#### YOUR TASK:
Pick up the blog post below about the parenting ideas held before having kids and keep writing it from its last sentence on.

Before I was his mum

Oh, I was such a great parent before I had kids. I knew exactly how to parent.

I was supermarket tutter (I would never give my child a kinder surprise just because they asked for it), I was a smirker on planes (I would never put a child on a plane late at night – I mean you’re just asking for trouble), I was a eye roller over my latte (my child would be well behaved in cafes!)

And I was so breathtakingly wrong. I don’t even know where to begin. Here are some of my dumbest pre-kid ideas:

No screen time for my babies!

Don’t you know? Screen time is The Worst. You may as well let your child play with broken glass covered in wasps. It’d be safer. Kids turn into zombies in front of the TV. Get them outside! Get them in NATURE.

Fuck nature. It’s always fucking raining. The fact that TV turns kids into zombies for five seconds is the whole point. That’s what you want so you can make them a nourishing meal for them to throw on the floor.

Which brings me to my next DUMB IDEA.

They’ll eat what they’re given and they’ll stay at the table until they’re finished!

I will not be pandering to my toddler. If he won’t eat what has been made for him he’ll go to bed hungry. He needs to learn that we are not his servants. I was forced to eat my veges and he will too.

We are his servants. He can eat whatever he wants as long as it’s something. Because not eating means waking us up at 2am then 3am then 4am then 5.30am because he wants 600g of luncheon. Just luncheon. Nothing else. He wants the worst not-even-meat there is. He loves that crushed up every-part-of-the-animal crap. It’s better than cheese. Which he will also eat if it’s just cheese on its own.

Pre-kids I knew how to deal with picky eaters – you force them to eat. Whatever is in front of them. Then they won’t be picky.

Except that when you’re actually staring at your child you actually can’t force them to eat because you realise how messed up it is to force anyone to eat when they don’t want to. Don’t get me wrong I’ve thought about it. And I once made him cry when in frustration I said “For God’s Sake JUST EAT”. Not my best parenting moment.

A stressed out dinner time is not what we want. He picks up on it, we feel shit, and he doesn’t eat. So we don’t push it.

When he’s 18  30 he won’t still be eating luncheon. In all seriousness, it feels like a long-game. I don’t want him to have messed up attitudes toward food. We grow veges together as a family, and we cook them up and eat them – or he picks beans or cherry tomatoes straight from the garden and eats them raw. You win some, you lose some. Some weeks it’s all plain rice crackers and cucumber. The next it’s eating 4/7 of the meals made for him.

Now the next one is ridiculous.

I want the lounge to stay ours.

#### GIVEN MATERIAL:
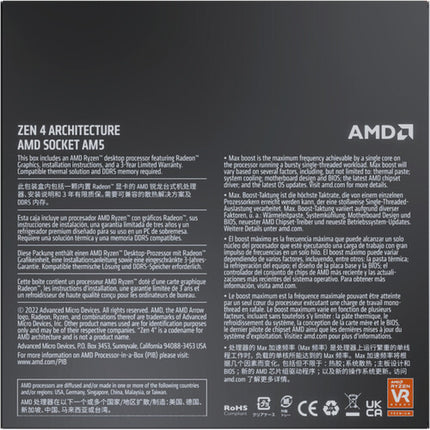 AMD Ryzen 5 7600X Procesador AM5 6 Núcleos 12 Hilos 5.3 GHz Boost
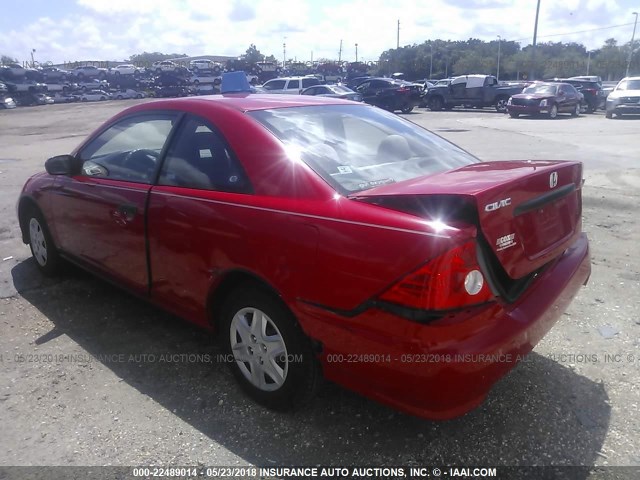 1HGEM22115L061277 - 2005 HONDA CIVIC DX VP RED photo 3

#### RESPONSE AREA:
I don’t want us to be one of those houses where there’s just toys and shit everywhere. The lounge is an adult space. I want a basket of toys (wooden, heuristic, just a few – kids don’t really need many toys) that can be slid under a coffee table or something. Out of sight, out of mind. Then we can have time not being parents. You know, in the evening, after they go to bed at a reasonable time. We can have a glass of wine and toast what great parents we are.

Here’s my lounge:

The balloons are from a party about a month ago.

The balloons are from a party about a month ago.

When the kids are finally in bed. We try to do a quick clean-up which involves me throwing all the cheap, plastic, hideous toys into cheap, plastic, hideous crates ready to be upended at 6am in the next morning. We then try to have a conversation that goes sort of like:

I’m real tired.

Yeah. So tired.

Yeah I might just…

Yeah. I’m just gonna…

Go to bed.

Yeah. Bed.

I mean it’s almost 9.30…

Shit is it that late?

The only wooden toys we own are the ones I bought when I was pregnant with my first. Eddie picked them up once. And then put them back down again.

Yesterday, he played with those awful fucking Countdown dominoes for an hour and a half! And still – many, many months after I put all his Countdown cards on Trademe in a fit of rage – he asks me for his “faveybit cards dear mama? Wea they gone my mama?”

I don’t know son. They’re just gone.

I will never have my kids in bed with me. They’re meant to be in a cot.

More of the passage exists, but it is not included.